Eliot Ness (Kevin Costner) is a federal agent who goes after the entire criminal empire of Al Capone (Robert De Niro). Ness is straight laced, law abiding official who tries to trap Capone thru above-board and legal means and gets frustrated as the entire security and legal apparatus is bought off by Capone! A disillusioned Ness selects a young dedicated assistant to help him, Detective George Stone (Andy Garcia) but to no avail. Eliot’s gradual transformation from following and upholding the law to taking it into his own hands starts with a sermon from a jaded cop Jim Malone (Sean Connery) who has bottled up all his righteousness in an entirely corrupt system and is just biding his time. The team is complete with the inclusion of Agent Oscar Wallace (Charles Martin Smith, a versatile actor and director in his own right), a bespectacled agent who looks more like a benign accountant than an agent. They hound Capone with a singular mission to book him, following unconventional means, taking law into their hands, meeting violence with violence and sacrificing half of the team in very violent encounters.
This is one of those films where everything works together perfectly, the acting, direction, cinematography, locations, music, all of it. Much lower on the gore quotient than some other Brian De Palma films, it nevertheless has a fair share of gory violence and action. None of that, however, reeks of sadism on part of the director as it sometimes does. The final action sequence in a subway station where Costner and Garcia nab one of the criminals is one of the best stylized slow-motion action sequences I have ever seen on the screen. The suspense, the slow motion, Garcia’s run, Costner’s dilemma between saving a baby and nabbing the criminal, the implied voices, the inanimate sounds of everything else all come together to etch the entire sequence on your mind like no other. The timing is improbable but well within the realm of possibility. Almost the entire cast is absolutely stellar, Costner being the weakest link, not being able to change expressions much as he starts losing his moral and legal plank. De Niro absolutely boggles your mind letting you peek into the perverse mind of Al Capone, crying while watching an emotive opera and simultaneously chuckling a sinister smile when he gets the news of the death of one of the agents.
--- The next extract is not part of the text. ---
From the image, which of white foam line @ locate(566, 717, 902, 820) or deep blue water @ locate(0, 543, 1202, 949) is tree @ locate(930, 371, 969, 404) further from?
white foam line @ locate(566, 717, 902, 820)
Sean Connery is the same Sean Connery as always: gritty, no-nonsense cop. Garcia fits the quietly energetic and unemotional rookie cop perfectly well. The goose-bumping sinister quotient is mightily enhanced by Bill Drago playing Frank Nitti, a ruthless killing machine working for Capone.
A criminal son dies a violent death, the criminal (god)father weeps and we feel his pain. Or the weakened godfather dies of a heart attack, playing with his grandson and makes us somehow like him. By showing the rare human vulnerability of a hardened criminal, movies like The Godfather make us fall into an uneasy love for criminals. The transformation of Eliot Ness from a law-upholding official to a killer is complete when he brutally finishes an unarmed Bill Drago in an enraged revenge killing. And we identify with his rage bordering criminality. When we like him (even under somewhat expressionless face of Costner), we feel happy we are moved by the right person, precisely because a decent man finally said ‘enough is enough’ and perpetrated a criminal act against evil! Who amongst us has not ever dreamed of taking things in our own hands and finish off all evil in the world in a violent way?